Reputation: 12211
Can we build an Application using UIWebView that will entirely mimic the Safari Browser?
Are there any cases where UIWebview can not do what that can be done in Safari?
Upvotes: 2
Views: 660
Reputation: 3752
Rendering content in UIWebView will be much slower than it is in Safari.
Safari's Javascript engine uses a "just in time" compiler. It takes the incoming Javascript code and transforms it on the fly into machine code that can run directly on the iOS device's ARM CPU. This allows Javascript code to run at a speed similar to a native app's code.
The problem is that Apple doesn't trust third-party developers with this power. If a third-party app had the power to convert Javascript into machine code and run it, that app would also have the power to download and run other pieces of machine code—and Apple would never get the chance to review that code. Once App Review approved it, (developers/hackers) can change the downloaded code into something that logs your passwords or something. And there's no way to grant this power only to UIWebView and not to other parts of an app, because UIWebView runs in the same process as the developer's code.

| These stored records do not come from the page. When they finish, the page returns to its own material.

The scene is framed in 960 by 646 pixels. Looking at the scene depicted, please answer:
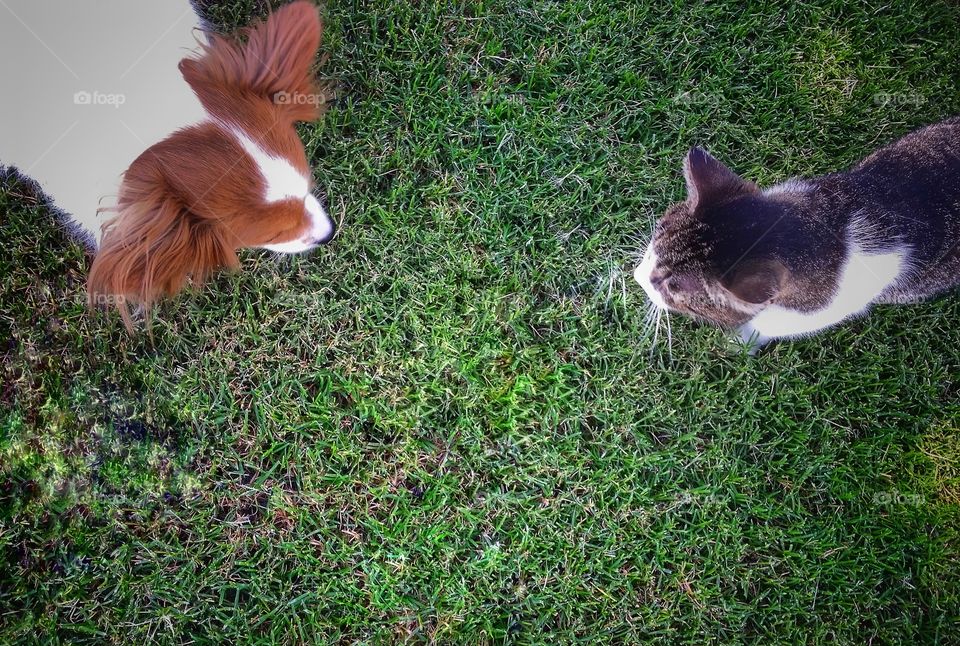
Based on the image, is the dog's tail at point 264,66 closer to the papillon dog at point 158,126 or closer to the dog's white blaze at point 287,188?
the papillon dog at point 158,126

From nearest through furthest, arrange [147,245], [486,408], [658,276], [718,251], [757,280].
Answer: [147,245], [757,280], [718,251], [658,276], [486,408]

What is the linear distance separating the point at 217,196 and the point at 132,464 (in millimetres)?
1424

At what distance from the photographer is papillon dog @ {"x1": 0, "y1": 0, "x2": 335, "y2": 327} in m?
2.13

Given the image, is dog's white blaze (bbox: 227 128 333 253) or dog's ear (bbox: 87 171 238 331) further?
dog's white blaze (bbox: 227 128 333 253)

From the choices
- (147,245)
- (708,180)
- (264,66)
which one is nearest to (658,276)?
(708,180)

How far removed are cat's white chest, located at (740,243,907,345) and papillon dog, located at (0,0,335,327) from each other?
2140 mm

So basically Apple forbids this because allowing it would break the security provided by the App Store and make iOS more vulnerable to attack. They can allow it for Safari because they control what Safari does, but they can't trust others not to abuse that ability.
Upvotes: 0
Reputation: 11
You cannot easily build an application that mimics the Safari browser using the public API exposed by UIWebView component. For one thing, please look at the UIWebView delegate methods. When you have frames inside the page you want to load, you may have a hard time telling if a user has clicked inside an iframe/frame or clicked on a link in the main document.

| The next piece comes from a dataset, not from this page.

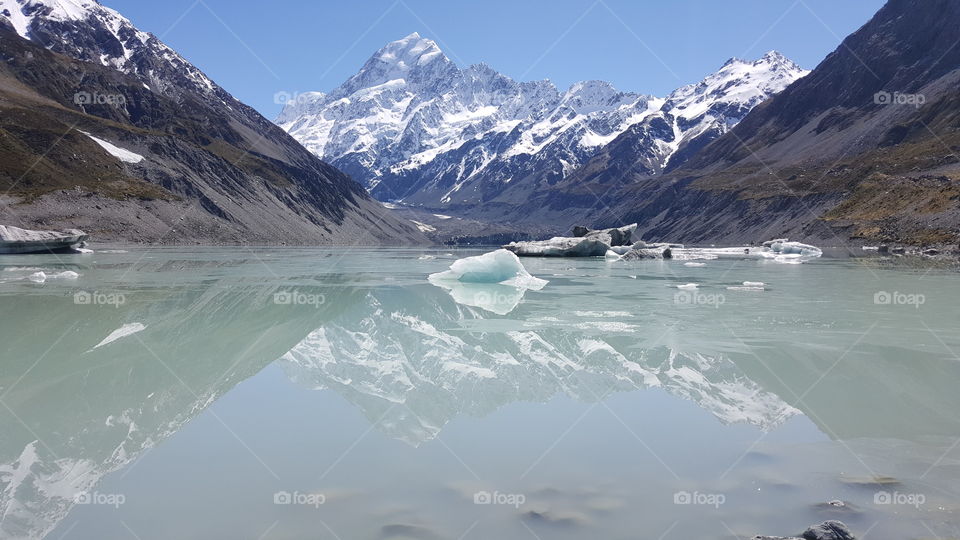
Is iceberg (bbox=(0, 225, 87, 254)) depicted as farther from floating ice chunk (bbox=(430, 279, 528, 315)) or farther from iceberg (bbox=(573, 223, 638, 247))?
iceberg (bbox=(573, 223, 638, 247))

Dealing with authentication to site with invalid certificates is also hard with the UIWebView component, especially when the site with invalid certificate is reached by clicking a link inside an iframe.
Upvotes: 0
Reputation: 47044
For one thing, you have a separate cookie storage per app. So if a user has some preferences at site X within Safari, it won't have those preferences at site X within your browser, and vice versa. Apart from that a UIWebView is very much like the real thing.